• Directions for this task:
Please copy the items below word for word, leaving the pictures out of your answer.

• Records provided:
>> Start

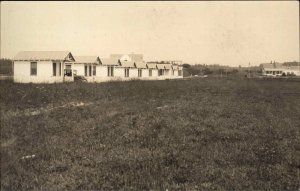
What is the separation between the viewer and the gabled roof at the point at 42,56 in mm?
34406

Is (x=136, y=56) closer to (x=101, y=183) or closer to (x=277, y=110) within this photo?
(x=277, y=110)

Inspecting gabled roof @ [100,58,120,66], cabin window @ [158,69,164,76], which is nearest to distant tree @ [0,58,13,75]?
gabled roof @ [100,58,120,66]

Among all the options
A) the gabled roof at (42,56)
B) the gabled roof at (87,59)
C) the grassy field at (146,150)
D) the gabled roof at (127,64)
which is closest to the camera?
the grassy field at (146,150)

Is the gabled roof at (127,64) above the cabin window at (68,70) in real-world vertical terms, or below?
above

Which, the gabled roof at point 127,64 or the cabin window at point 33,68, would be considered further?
the gabled roof at point 127,64

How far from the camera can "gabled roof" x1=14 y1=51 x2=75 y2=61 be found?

>> End

• Response:
What is the separation between the viewer and the gabled roof at the point at 42,56 in mm?
34406

Is (x=136, y=56) closer to (x=101, y=183) or closer to (x=277, y=110) within this photo?
(x=277, y=110)

Inspecting gabled roof @ [100,58,120,66], cabin window @ [158,69,164,76], which is nearest to distant tree @ [0,58,13,75]?
gabled roof @ [100,58,120,66]

Among all the options
A) the gabled roof at (42,56)
B) the gabled roof at (87,59)
C) the grassy field at (146,150)
D) the gabled roof at (127,64)
which is closest to the camera?
the grassy field at (146,150)

Is the gabled roof at (127,64) above the cabin window at (68,70) in real-world vertical terms, or below?
above

Which, the gabled roof at point 127,64 or the cabin window at point 33,68, would be considered further?
the gabled roof at point 127,64

How far from the camera can "gabled roof" x1=14 y1=51 x2=75 y2=61 be found?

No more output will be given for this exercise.